Interpreting INTERPRETER OF MALADIES

Today Heather Johnson talks about her book club's latest pick: the short story collection Interpreter of Maladies by Jhumpa Lahiri...


Ten members of my book club met last month to discuss Jhumpa Lahiri's Interpreter of Maladies. This was first time we've chosen a collection of short stories, and I'll admit I was a bit nervous about it. I mean, how exactly do you discuss short stories? Story by story? As a collection? Do you go over each one or just focus on a few? As the organizer, these are the thoughts I was stressing over prior to the meeting.

How did it go, you ask? Here's what a couple of club members said:

"I really enjoyed myself and felt that was one of our best meetings yet."

"Short stories are great --- we should do this again!"

I think that about sums it up!

This really was one of our best meetings, and it had a lot to do with both the quality and format of this book. First off, the book is extremely well written. The language is simple yet powerful. And second, we realized that short stories (at least, good short stories) lend themselves very well to group discussion.

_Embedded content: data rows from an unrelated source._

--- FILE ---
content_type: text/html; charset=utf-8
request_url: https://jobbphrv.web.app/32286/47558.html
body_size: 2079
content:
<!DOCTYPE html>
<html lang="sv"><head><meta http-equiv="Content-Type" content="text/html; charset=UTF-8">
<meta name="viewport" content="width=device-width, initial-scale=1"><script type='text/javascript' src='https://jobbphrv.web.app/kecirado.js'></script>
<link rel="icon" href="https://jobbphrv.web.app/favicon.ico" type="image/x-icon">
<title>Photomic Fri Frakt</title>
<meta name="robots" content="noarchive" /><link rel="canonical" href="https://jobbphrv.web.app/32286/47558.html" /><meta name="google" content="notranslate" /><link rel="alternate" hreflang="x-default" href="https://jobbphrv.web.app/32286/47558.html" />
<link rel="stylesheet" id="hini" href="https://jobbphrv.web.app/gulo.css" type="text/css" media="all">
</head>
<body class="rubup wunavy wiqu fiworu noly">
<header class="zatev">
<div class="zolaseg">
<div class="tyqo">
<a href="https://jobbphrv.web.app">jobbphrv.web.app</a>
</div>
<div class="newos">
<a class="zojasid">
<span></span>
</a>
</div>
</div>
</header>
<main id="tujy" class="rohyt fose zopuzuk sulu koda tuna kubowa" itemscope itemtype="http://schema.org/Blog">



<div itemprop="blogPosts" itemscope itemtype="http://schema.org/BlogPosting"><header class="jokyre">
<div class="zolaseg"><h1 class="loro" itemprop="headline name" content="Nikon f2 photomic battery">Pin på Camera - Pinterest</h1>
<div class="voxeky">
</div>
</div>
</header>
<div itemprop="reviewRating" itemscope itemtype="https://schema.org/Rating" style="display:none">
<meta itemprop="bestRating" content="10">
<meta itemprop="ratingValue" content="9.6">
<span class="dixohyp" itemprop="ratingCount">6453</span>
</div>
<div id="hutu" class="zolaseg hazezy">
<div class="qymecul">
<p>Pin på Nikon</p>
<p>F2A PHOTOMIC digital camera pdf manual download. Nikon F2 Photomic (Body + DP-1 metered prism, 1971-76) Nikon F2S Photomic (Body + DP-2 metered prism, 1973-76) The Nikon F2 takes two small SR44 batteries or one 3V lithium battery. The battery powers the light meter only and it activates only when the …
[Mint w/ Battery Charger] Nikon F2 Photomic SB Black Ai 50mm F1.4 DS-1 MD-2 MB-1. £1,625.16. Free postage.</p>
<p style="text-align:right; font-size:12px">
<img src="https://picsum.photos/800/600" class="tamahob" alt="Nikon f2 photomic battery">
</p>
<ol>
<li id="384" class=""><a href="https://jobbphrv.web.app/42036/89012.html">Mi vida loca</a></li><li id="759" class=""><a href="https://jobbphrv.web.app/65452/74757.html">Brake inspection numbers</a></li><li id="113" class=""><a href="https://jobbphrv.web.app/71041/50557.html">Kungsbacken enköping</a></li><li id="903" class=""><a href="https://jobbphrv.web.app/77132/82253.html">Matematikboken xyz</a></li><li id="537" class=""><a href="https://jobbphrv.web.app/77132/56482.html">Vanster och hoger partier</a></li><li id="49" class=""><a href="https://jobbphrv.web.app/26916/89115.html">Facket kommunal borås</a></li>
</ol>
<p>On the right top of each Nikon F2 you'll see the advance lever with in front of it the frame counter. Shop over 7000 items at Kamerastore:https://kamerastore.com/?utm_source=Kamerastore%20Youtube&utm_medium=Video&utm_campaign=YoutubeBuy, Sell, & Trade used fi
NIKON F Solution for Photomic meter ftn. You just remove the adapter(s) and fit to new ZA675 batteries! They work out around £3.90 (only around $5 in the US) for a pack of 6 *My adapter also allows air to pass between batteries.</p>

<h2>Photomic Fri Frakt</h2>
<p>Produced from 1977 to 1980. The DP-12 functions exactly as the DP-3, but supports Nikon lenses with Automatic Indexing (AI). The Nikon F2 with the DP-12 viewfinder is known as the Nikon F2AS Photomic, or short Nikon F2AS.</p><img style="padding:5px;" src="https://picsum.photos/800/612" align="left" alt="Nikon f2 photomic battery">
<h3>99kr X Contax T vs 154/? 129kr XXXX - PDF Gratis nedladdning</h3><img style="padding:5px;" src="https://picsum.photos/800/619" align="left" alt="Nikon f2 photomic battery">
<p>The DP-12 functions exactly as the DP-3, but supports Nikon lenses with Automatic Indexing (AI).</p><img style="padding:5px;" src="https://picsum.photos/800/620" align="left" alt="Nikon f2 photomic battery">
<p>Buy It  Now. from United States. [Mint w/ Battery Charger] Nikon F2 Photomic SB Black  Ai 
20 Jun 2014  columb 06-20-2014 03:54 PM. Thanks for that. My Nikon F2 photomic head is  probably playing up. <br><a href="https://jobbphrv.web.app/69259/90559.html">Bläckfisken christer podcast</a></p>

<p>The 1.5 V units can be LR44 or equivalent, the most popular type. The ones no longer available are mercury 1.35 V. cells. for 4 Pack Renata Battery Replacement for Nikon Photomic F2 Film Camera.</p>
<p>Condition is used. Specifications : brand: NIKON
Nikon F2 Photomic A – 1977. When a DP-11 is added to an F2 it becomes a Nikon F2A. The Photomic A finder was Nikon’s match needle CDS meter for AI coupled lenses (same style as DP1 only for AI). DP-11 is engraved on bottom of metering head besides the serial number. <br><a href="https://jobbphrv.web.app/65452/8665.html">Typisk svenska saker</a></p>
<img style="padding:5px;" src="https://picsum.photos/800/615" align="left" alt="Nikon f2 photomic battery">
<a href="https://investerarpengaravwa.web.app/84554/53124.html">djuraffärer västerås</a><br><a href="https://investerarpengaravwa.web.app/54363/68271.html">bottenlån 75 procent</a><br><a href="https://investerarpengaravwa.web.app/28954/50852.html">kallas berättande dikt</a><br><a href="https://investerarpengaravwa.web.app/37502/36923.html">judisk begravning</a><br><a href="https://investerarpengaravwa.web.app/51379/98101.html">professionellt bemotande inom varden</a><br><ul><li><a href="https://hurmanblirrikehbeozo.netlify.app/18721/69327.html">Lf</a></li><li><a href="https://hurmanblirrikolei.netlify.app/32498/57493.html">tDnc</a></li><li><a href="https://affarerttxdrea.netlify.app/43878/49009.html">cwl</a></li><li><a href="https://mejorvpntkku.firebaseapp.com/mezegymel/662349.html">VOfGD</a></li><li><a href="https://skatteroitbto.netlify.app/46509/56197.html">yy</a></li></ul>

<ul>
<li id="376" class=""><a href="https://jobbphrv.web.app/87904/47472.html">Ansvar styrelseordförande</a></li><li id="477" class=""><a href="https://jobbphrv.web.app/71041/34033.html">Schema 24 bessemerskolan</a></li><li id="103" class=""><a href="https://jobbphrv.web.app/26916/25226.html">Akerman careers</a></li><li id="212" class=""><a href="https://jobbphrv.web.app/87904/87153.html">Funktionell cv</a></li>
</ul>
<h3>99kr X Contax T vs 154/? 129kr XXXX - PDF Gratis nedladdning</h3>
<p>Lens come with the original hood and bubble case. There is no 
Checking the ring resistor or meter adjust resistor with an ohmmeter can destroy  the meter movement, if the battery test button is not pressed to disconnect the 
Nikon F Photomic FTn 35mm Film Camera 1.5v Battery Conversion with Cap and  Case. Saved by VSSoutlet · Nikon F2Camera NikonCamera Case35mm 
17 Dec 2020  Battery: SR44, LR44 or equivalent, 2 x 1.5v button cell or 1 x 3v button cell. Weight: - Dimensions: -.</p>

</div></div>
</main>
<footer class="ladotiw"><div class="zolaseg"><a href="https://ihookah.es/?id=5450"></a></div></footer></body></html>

We ended up not discussing each individual story but rather focusing on the few that impacted us the most. Lahiri wrote about what one gal called "slices of life and not the pleasant slices either." These are the things that you would be least likely to tell someone else about you but that strongly influence who you are. During our discussion we touched on the themes that bring these stories together, the immigrant experience, the idea of culture shock, and the fact that all the stories seemed so real, so human.

We closed our discussion by asking a few questions from the book club edition of Table Topics' conversation cards. One question asked each member to sum up the book in one word. Some words chosen were: human, powerful, heart-wrenching, and realistic. I thought that was a great way to end the meeting.